-- Problem statement --
Go through the material under this sentence. Return every line holding "site".

-- Dataset records --

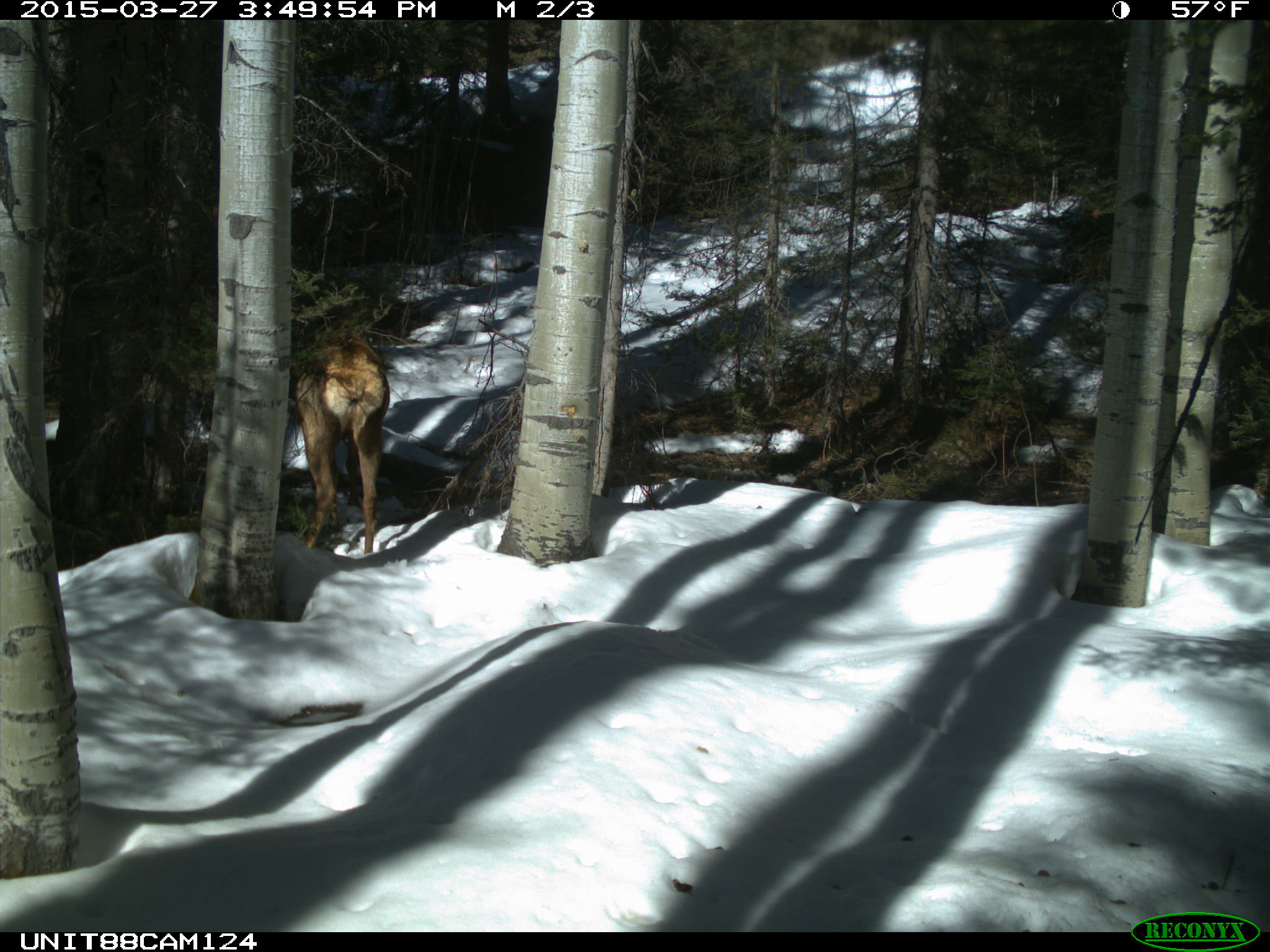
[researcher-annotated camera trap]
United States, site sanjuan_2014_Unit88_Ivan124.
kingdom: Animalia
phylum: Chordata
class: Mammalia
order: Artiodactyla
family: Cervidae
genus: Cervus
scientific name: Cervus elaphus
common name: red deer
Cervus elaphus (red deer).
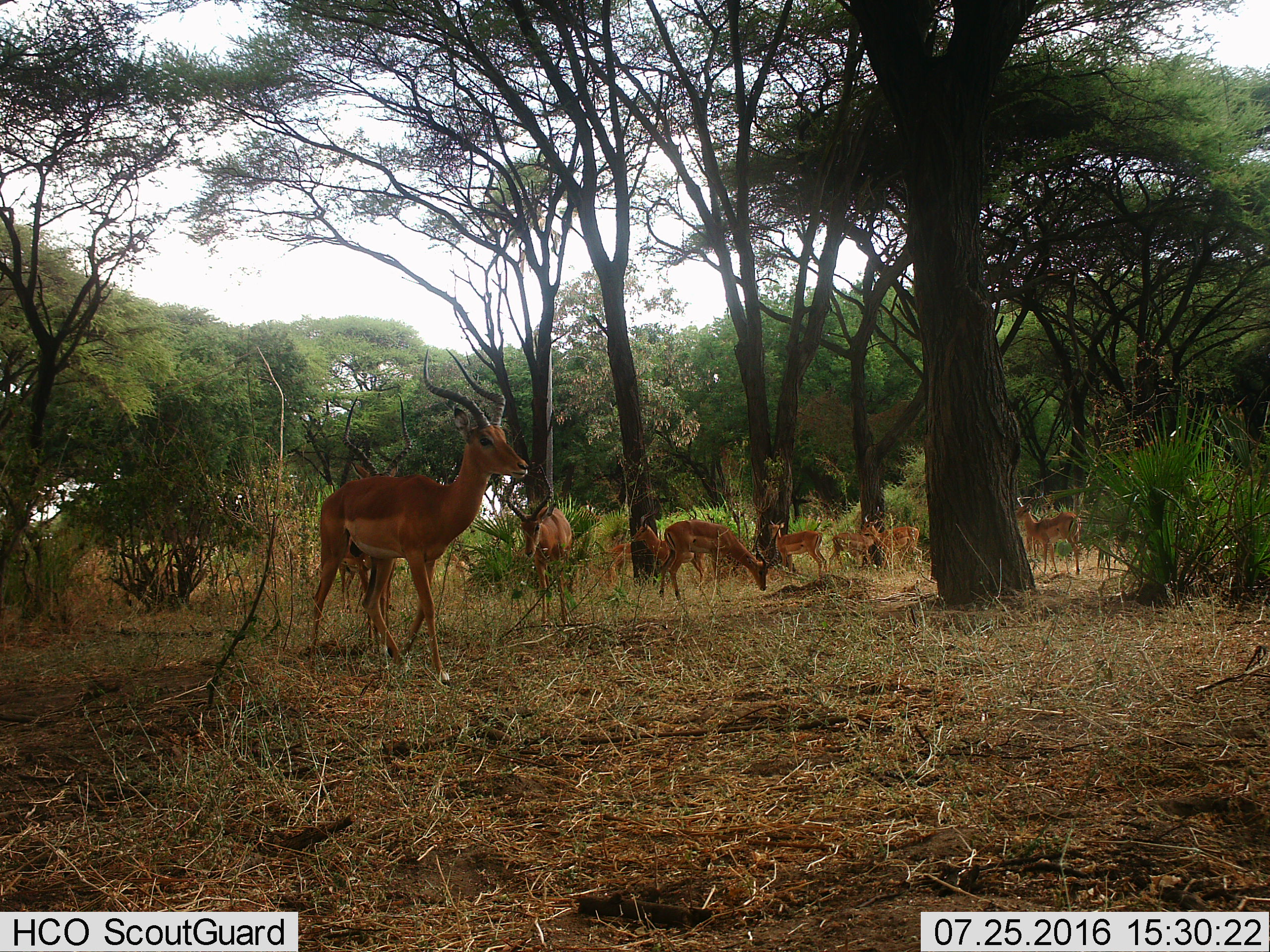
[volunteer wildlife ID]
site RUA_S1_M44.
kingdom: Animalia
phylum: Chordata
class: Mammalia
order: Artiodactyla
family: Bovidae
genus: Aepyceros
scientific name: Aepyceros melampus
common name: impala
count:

---

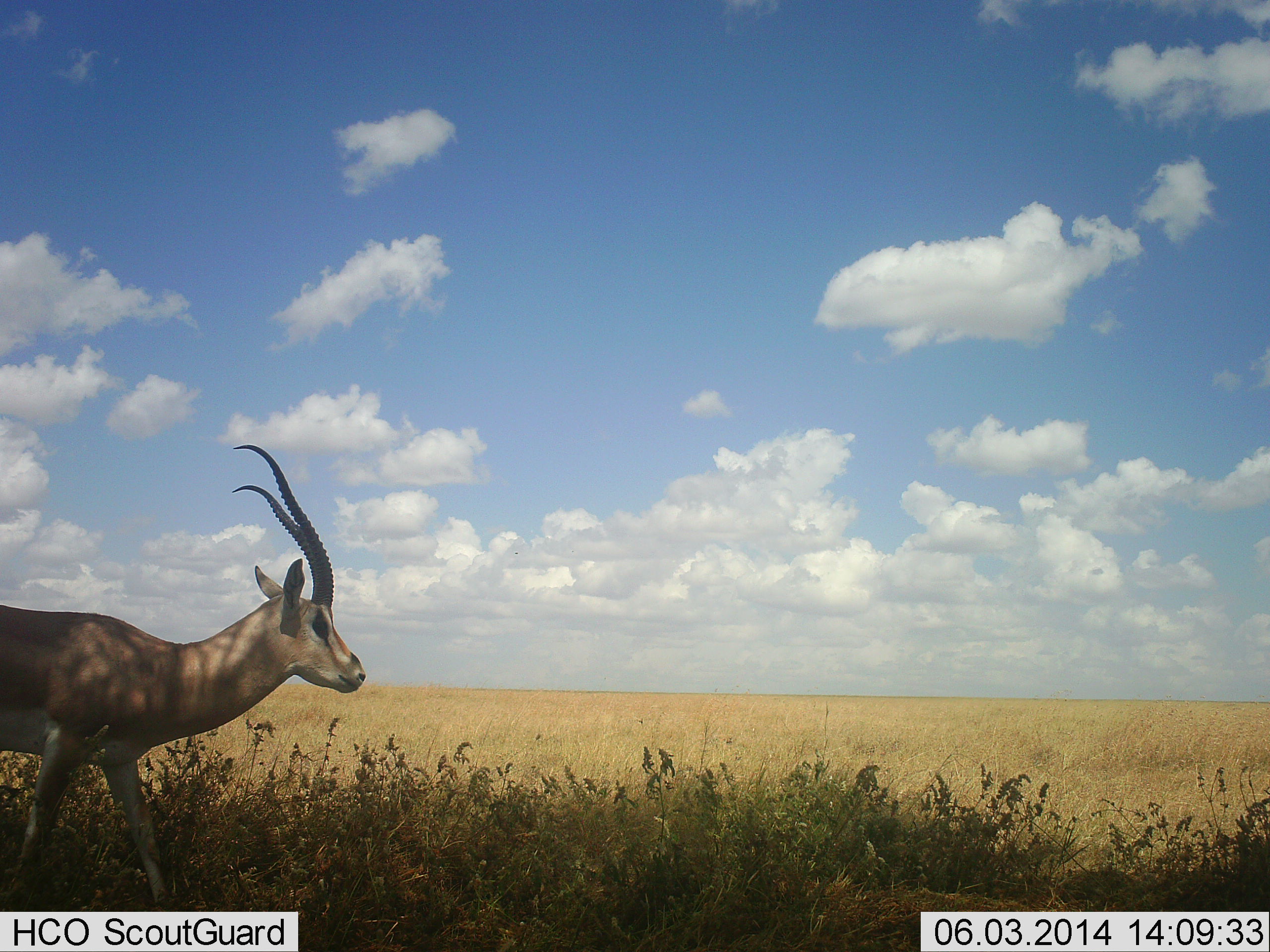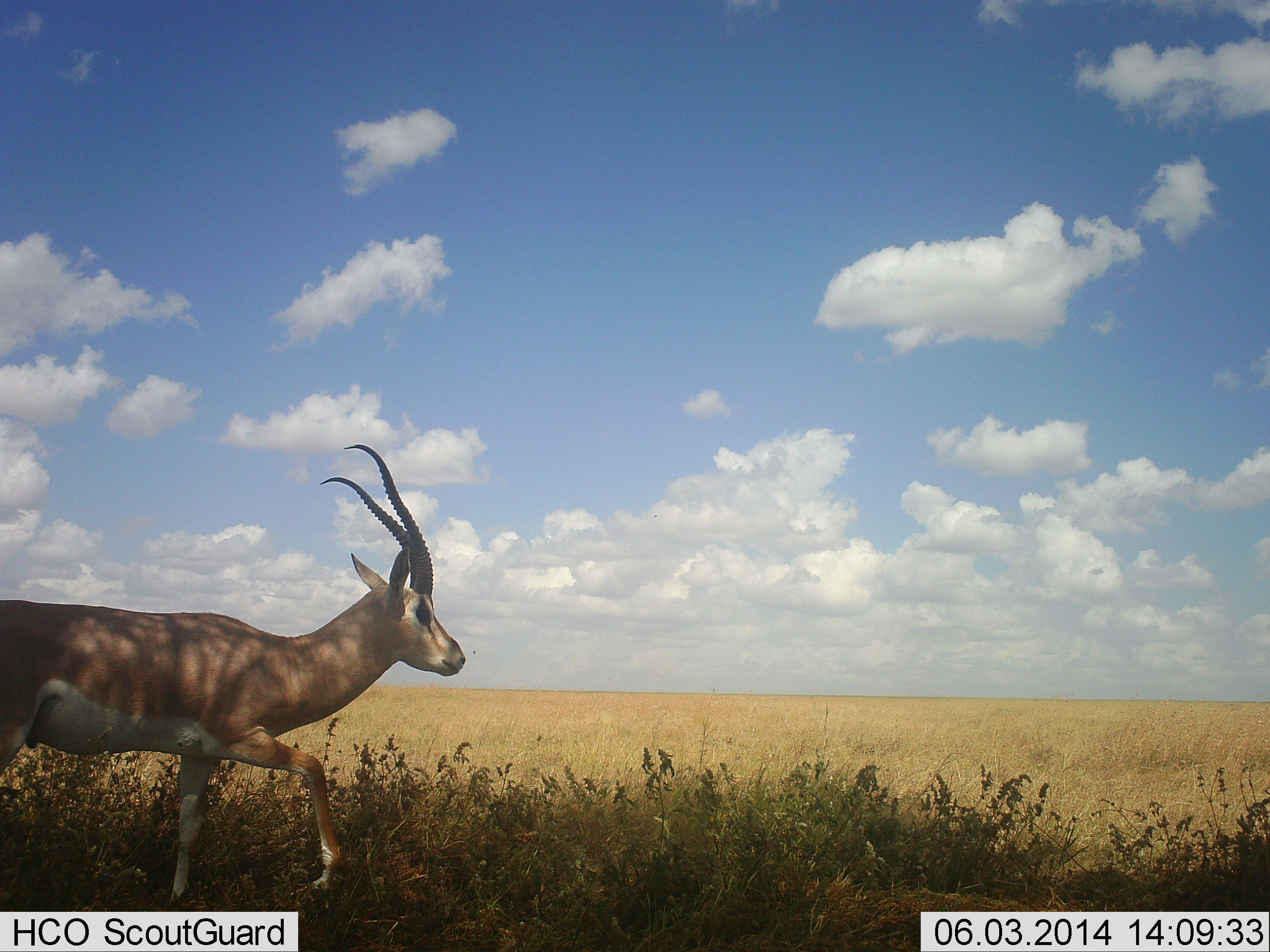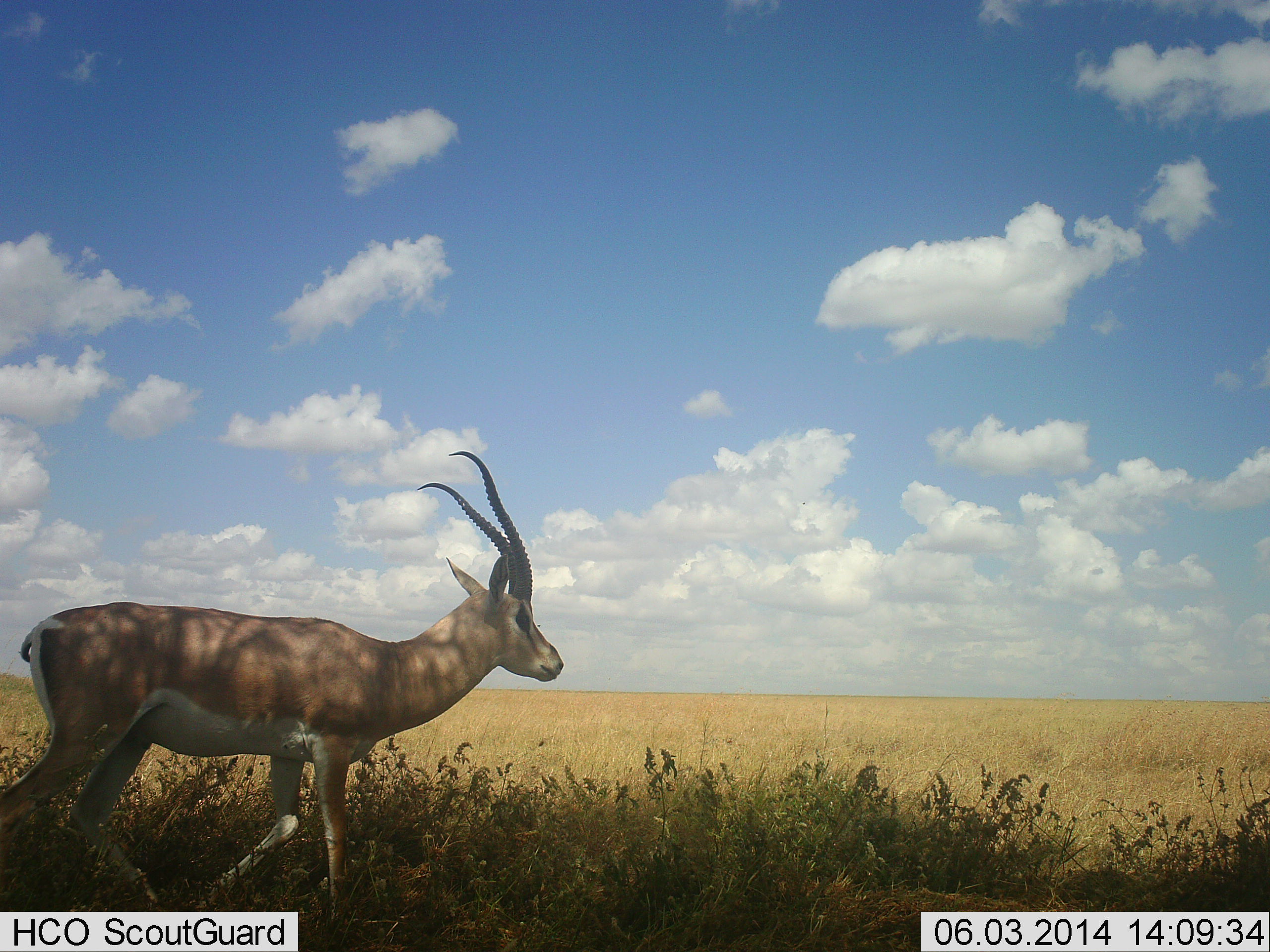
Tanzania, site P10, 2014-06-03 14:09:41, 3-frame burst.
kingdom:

-- Solution --
United States, site sanjuan_2014_Unit88_Ivan124.
site RUA_S1_M44.
Tanzania, site P10, 2014-06-03 14:09:41, 3-frame burst.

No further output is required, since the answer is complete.